対象者が激狭——でも該当するなら超優良補助金
東京都が「海外作品制作支援事業助成金」を公募開始した。ロケハン100万円・撮影1,000万円と金額は大きい。
ただし、対象者は極めて限定される:
- ロケハン支援: :外国法人から「ロケハンコーディネート業務を受託している団体」
- 撮影支援: :外国法人と「共同制作または委託受注している団体」
つまりフィルムコミッション系の団体や、海外映画会社と取引のある日本のプロダクション会社向け。該当する事業者は全国でも数十社程度だろう。
だが、該当するなら「狭き門で倍率が低い」=採択されやすい。
狙いは「ロケ誘致によるインバウンド」
東京都がこれに金を出す理由は明快——ハリウッド映画やアジアのドラマで東京が映れば、観光客が来る。

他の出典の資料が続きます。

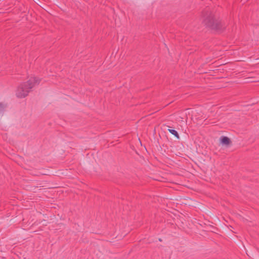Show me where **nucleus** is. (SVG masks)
Instances as JSON below:
<instances>
[{"label":"nucleus","mask_w":259,"mask_h":259,"mask_svg":"<svg viewBox=\"0 0 259 259\" xmlns=\"http://www.w3.org/2000/svg\"><path fill=\"white\" fill-rule=\"evenodd\" d=\"M205 24L212 28L217 29L219 25V20L214 16H209L206 18L204 21Z\"/></svg>","instance_id":"nucleus-2"},{"label":"nucleus","mask_w":259,"mask_h":259,"mask_svg":"<svg viewBox=\"0 0 259 259\" xmlns=\"http://www.w3.org/2000/svg\"><path fill=\"white\" fill-rule=\"evenodd\" d=\"M40 81V79L39 78L35 76H32L30 77L26 82H24V83H26L27 87L30 91V90L33 87L38 85Z\"/></svg>","instance_id":"nucleus-3"},{"label":"nucleus","mask_w":259,"mask_h":259,"mask_svg":"<svg viewBox=\"0 0 259 259\" xmlns=\"http://www.w3.org/2000/svg\"><path fill=\"white\" fill-rule=\"evenodd\" d=\"M168 131H169V132L170 134H171L172 135L175 136L177 138H178V139L179 138V135L176 131H175V130H173V129H170V128H168Z\"/></svg>","instance_id":"nucleus-5"},{"label":"nucleus","mask_w":259,"mask_h":259,"mask_svg":"<svg viewBox=\"0 0 259 259\" xmlns=\"http://www.w3.org/2000/svg\"><path fill=\"white\" fill-rule=\"evenodd\" d=\"M30 90L26 86V83H20L15 90V95L18 98H24L28 96Z\"/></svg>","instance_id":"nucleus-1"},{"label":"nucleus","mask_w":259,"mask_h":259,"mask_svg":"<svg viewBox=\"0 0 259 259\" xmlns=\"http://www.w3.org/2000/svg\"><path fill=\"white\" fill-rule=\"evenodd\" d=\"M220 142L221 144L226 146H228L231 144L230 139L227 137H222L220 138Z\"/></svg>","instance_id":"nucleus-4"},{"label":"nucleus","mask_w":259,"mask_h":259,"mask_svg":"<svg viewBox=\"0 0 259 259\" xmlns=\"http://www.w3.org/2000/svg\"><path fill=\"white\" fill-rule=\"evenodd\" d=\"M2 110H3V107L1 106V105H0V113L2 112Z\"/></svg>","instance_id":"nucleus-6"}]
</instances>
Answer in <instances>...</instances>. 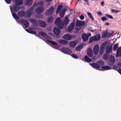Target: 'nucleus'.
<instances>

韓国ドラマの撮影地になった済州島、『ローマの休日』のローマ、タイの映画誘致政策——成功例は多い。東京都はこれを体系化しようとしている。
ロケハン×撮影の「合わせ技」がお得
注目すべきは、ロケハン助成を活用した場合、撮影支援の補助率が1/2→2/3に上がること。
つまり:
- ロケハン単独:最大100万円
- ロケハン→撮影の流れ:最大1,100万円+補助率アップ
段階的に使うことで最大パフォーマンスが出る設計。
ロケハンは「3名・5日・4泊」まで
ロケハン助成は対象範囲が明確:
- 3名以内
- 5日間まで
- 宿泊4泊まで
過剰な渡航費計上はできない設計。海外スタッフ3名を呼んで、東京で5日間のロケ下見をする——これが想定ケース。
期間:ロケハン1年/撮影3年
助成対象期間が長いのも特徴:
- ロケハン:交付から1年以内
- 撮影:交付から3年以内
大型映画は企画から撮影まで数年がかり。この期間設定は実務に即している。
対象者でも「申請」のハードルが高い
実務上、申請に必要な書類:
- 外国法人との受託契約書または共同制作契約書の写し
- 日本法人としての制作実績の証明(過去作品リスト等)
- スタッフ・キャストリスト
契約書の英語訳や、外国法人の事業実態確認書類など、通常の補助金にはない書類が必要。書き慣れた専門コンサルがほぼ必須。
制度の基本情報
| 項目 | ロケハン支援 | 撮影支援 |
|---|---|---|
| 補助率 | 1/2以内 | 1/2以内(ロケハン活用時2/3) |
| 上限額 | 100万円 | 1,000万円 |
| 対象期間 | 1年以内 | 3年以内 |
| 第1回締切 | 2026年5月29日 | 2026年5月29日 |
| 対象者 | 外国法人からロケハン受託団体 | 外国法人と共同制作等を行う団体 |
情報ソース
※本記事は2026年4月22日時点の公開情報に基づいています。